When the American legal precedent protecting women’s right to an abortion in the United States, Roe versus Wade, was overturned last year, women around the world felt anxious.
In Australia, despite abortion being legal, there was increasing concern about women’s ability to access abortion. This led to a Senate inquiry into universal access to reproductive health care.
This inquiry has now concluded. A key recommendation is that: “all public hospitals within Australia […] provide surgical pregnancy terminations, or timely and affordable pathways to other local providers.”
This recommendation has been welcomed by abortion advocates around the country. But why is a recommendation like this necessary? Why don’t hospitals already provide abortions?
Abortion is a safe, routine procedure that nearly one in five Australian women who have ever been pregnant will undergo by the age of 45.
Abortions can be provided either medically or surgically. A medical abortion is a medically induced miscarriage. In Australia, the medication needed to have an abortion is registered for use until a woman is nine weeks’ pregnant.
Many women prefer a medical abortion as the medication can be taken and the abortion occurs in the woman’s own home.
But a medical abortion is not for everyone. Some women may not be able to manage it at home, don’t have a safe and private space, or have health issues that preclude a medical abortion.
Some women miss the nine-week cut-off for a medical abortion because they don’t realise they are pregnant, or they make the decision to abort after nine weeks (this sometimes happens because of a relationship breakdown when the woman finds out she is pregnant), or because of other issues such as domestic violence, rape, drug use or mental health issues.
Surgical abortions usually involve a woman having a suction curette to remove pregnancy related tissue from the uterus under sedation in a hospital or day surgery centre.
Some women prefer this approach as it’s quicker. A surgical abortion also gives women the opportunity to have an intrauterine device (IUD) inserted for future contraception.
It’s important for women to have a choice about the type of abortion they have and for surgical abortion to be also be available for women who find out later in the pregnancy there is a serious problem with the fetus.
Many hospitals, particularly those outside major metropolitan areas, don’t currently provide any abortions, let alone surgical ones.
Our research has found many hospitals discourage referrals from general practitioners.
Many women don’t know how to get an abortion, what’s available or where to go. Some will look online or go to their GP.
There have also been reports of hospitals turning away women who need care in the uncommon event of complications following a medical abortion.
Training on how to provide abortion has not been a routine part of gynaecology or GP training, and there is a shortage of trained providers, particularly for complex cases.
Hospitals haven’t felt obligated to provide abortions. To date, no-one has held them accountable for providing this essential service. There has also not been any regional-level planning to ensure services are locally available.
Some health professionals are also conscientious objectors who believe they should not be forced to provide abortions.

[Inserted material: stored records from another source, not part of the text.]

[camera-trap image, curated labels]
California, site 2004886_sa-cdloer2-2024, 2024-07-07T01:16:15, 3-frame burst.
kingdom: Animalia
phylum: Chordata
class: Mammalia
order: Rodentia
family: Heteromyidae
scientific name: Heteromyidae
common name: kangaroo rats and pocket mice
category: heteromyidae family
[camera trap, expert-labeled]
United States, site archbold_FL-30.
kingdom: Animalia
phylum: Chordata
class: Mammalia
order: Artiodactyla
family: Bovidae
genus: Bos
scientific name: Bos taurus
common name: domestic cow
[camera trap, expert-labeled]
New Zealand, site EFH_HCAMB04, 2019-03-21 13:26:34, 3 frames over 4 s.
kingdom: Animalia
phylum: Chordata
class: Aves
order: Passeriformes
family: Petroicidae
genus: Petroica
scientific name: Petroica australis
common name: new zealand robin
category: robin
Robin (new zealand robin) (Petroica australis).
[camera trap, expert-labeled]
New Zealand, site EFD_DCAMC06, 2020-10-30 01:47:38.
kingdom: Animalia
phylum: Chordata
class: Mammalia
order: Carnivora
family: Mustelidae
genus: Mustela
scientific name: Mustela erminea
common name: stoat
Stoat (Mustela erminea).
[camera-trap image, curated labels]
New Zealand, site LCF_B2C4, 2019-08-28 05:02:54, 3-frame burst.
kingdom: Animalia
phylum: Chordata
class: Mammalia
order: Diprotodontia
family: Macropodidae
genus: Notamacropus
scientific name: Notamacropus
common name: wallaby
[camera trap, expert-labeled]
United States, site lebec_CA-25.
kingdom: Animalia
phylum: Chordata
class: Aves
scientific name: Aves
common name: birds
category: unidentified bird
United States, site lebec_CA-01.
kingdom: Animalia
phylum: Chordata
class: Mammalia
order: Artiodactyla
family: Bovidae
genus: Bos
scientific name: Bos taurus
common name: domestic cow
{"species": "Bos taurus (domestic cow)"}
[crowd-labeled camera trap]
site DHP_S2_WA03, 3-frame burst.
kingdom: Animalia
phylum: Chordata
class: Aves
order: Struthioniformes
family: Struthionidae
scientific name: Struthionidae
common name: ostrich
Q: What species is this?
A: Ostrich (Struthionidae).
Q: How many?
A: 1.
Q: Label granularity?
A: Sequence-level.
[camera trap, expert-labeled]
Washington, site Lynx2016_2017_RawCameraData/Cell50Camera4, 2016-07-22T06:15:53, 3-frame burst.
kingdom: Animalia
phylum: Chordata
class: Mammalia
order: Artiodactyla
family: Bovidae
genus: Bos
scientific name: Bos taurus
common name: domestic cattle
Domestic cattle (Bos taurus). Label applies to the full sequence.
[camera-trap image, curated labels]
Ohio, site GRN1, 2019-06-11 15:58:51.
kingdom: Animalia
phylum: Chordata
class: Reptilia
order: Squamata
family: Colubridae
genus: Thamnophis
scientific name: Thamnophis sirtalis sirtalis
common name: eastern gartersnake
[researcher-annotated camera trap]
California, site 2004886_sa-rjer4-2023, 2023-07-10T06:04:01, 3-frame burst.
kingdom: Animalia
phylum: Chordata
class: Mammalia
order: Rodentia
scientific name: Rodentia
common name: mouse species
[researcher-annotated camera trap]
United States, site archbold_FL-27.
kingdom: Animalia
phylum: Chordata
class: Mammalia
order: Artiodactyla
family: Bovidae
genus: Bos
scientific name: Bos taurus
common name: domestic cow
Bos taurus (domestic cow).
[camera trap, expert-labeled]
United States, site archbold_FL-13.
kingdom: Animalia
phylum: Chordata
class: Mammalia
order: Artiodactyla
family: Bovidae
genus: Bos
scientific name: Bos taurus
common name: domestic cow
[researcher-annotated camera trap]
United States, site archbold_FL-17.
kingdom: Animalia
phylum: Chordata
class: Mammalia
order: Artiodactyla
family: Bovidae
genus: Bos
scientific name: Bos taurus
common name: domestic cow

As the Senate inquiry report states, it’s a postcode lottery. Many women don’t know how to get an abortion, what’s available or where to go. Some will look online or go to their GP.
If they decide on a surgical abortion, their local public hospital may not offer this, and so their only option is a private clinic. Many of these clinics have closed in recent years and more are open very limited hours or staffed by fly-in-fly-out teams, which means they can be very difficult to access.
Women may need to travel long distances to get a surgical abortion. This means taking time off work, organising childcare (as many women who have an abortion already have children and arranging accommodation. This all comes with significant out-of-pocket costs.
The Senate inquiry recognises many public hospitals, particularly women’s hospitals, that receive public funding are faith-based and will not allow abortions to be delivered at their premises, even if the doctors and nurses want to offer them.
The inquiry’s key recommendation seeks to ensure all public hospitals provide surgical abortions – and if not, at least ensure women in their catchment can access timely and affordable care via other local providers.
The inquiry also recommends that contraception and abortion access (particularly for rural and regional women) is made available via publicly funded community and hospital-based services, with regional-level planning, training and accountability.
To make this a reality, there has to be consequences if it doesn’t happen. Funding should be tied to provision. For full transparency, hospitals should also be made to issue public reports that spell out how many and what type of abortions they provide each year.
Funding also needs to be offered to train health professionals to deliver the services to ensure that now and into the future, we have a health workforce capable of delivering the services needed.
GPs need to know that if they provide a medical abortion, their local public hospital will provide support and see patients if and when needed.
GPs also need to have clear referral pathways so women can get into surgical abortion services in a streamlined and timely way.
Finally, women need assistance to navigate to abortion services when they need to. The inquiry recommends governments develop coordinated campaigns and education materials to improve women’s knowledge of their rights and options for accessing effective contraception and abortion care. It also recommends establishing a national information services like the Victorian 1800myoptions hotline.
While the recommendations are a step in the right direction, action is needed to translate these recommendations into actual services on the ground. The government’s response is eagerly awaited.